HESP drastically changes video delivery and provides for the instant zapping times online viewer expects.
Existing HTTP Adaptive Streaming (HAS) protocols use a segment-based approach. This means that a video is cut up into segments of a few seconds each. This approach leads to high zapping and switching times, causes bandwidth overhead and introduces increased latency. Instead of using a segment-based approach, HESP leverages a frame-based streaming approach, which allows for a much better viewer experience including start-up, zapping and seeking times. With zapping, seeking and start-up times well under 100ms, an experience better than existing broadcast solutions is achieved. The figure below compares HESP to CMAF-CTE, LL-HLS, HLS, DASH, WebRTC and RTMP.
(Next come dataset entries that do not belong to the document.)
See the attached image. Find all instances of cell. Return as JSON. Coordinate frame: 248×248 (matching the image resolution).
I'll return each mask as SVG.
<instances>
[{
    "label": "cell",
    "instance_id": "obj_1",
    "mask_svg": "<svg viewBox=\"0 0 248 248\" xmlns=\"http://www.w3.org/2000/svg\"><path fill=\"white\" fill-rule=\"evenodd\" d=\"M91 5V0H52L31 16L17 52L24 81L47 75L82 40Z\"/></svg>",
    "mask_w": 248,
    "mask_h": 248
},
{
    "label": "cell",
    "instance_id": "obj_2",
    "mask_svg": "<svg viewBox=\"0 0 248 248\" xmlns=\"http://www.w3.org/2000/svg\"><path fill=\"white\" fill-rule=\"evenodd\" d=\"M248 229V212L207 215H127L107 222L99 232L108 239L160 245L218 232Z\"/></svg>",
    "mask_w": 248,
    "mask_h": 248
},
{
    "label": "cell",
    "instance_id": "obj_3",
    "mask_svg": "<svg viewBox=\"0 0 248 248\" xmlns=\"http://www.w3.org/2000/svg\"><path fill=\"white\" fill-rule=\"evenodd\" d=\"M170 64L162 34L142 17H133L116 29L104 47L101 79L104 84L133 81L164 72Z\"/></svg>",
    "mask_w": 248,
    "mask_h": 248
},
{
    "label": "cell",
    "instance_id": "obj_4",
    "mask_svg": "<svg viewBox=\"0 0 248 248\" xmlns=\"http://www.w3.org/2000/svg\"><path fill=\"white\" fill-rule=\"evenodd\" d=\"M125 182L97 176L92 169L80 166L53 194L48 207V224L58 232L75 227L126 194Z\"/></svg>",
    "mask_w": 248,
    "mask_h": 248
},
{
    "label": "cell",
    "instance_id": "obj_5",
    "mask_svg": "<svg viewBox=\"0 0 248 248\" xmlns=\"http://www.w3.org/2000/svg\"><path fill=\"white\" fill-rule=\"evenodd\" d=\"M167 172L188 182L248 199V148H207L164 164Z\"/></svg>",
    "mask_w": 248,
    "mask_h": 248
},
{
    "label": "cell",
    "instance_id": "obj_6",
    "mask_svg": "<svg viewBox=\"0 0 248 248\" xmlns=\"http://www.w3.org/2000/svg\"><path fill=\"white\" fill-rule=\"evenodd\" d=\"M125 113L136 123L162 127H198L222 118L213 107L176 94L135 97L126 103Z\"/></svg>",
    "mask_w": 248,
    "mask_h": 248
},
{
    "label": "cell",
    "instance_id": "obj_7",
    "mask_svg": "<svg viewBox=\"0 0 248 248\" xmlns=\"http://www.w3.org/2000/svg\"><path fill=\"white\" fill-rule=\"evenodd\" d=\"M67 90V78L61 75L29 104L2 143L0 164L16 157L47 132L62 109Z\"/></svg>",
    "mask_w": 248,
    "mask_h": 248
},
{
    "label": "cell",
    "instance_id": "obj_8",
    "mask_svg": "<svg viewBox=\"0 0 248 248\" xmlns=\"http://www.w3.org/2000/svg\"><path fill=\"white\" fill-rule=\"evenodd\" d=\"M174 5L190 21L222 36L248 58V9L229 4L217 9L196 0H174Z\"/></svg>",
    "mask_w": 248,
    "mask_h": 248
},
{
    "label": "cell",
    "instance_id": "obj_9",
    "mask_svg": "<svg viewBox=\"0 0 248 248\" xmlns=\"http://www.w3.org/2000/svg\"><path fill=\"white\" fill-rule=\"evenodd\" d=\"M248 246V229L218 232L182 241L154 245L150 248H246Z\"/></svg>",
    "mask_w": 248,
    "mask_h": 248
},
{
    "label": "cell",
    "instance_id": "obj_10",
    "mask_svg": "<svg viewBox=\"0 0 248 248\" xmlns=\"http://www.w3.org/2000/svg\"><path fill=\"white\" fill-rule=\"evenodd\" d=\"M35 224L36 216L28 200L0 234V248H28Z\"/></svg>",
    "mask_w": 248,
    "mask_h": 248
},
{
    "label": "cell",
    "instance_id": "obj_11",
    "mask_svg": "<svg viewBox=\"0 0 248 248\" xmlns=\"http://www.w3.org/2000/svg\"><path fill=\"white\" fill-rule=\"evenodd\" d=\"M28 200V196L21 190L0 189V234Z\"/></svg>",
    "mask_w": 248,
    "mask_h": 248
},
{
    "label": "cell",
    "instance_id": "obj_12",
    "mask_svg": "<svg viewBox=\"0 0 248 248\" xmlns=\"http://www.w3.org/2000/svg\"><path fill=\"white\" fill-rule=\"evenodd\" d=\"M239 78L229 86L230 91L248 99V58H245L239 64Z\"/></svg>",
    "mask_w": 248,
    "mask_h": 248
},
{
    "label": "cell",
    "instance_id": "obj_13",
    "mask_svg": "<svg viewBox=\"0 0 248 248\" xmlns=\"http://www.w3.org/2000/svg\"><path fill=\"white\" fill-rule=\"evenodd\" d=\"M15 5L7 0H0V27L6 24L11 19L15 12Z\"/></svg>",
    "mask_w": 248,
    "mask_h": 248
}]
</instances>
Zapping time test results: HESP outperforms CMAF-CTE
In order to compare latency achievements of HESP, we designed a test scenario where HESP is compared with CMAF-CTE, using the same encoding settings, and a selected set of chunk and segment sizes for the CMAF setup. The time measured was the time between clicking the “zap” button and the first frame showing up on the screen, which is referred to as Time to First Frame (TTFF). More details on the technical setup can be found in the HESP whitepaper.
Based on these results, we can see zapping times for HESP streams are significantly lower compared to the CMAF-CTE setup, reaching values below 100ms on average. Compared even to current digital TV broadcast the zapping with HESP feels instantaneous.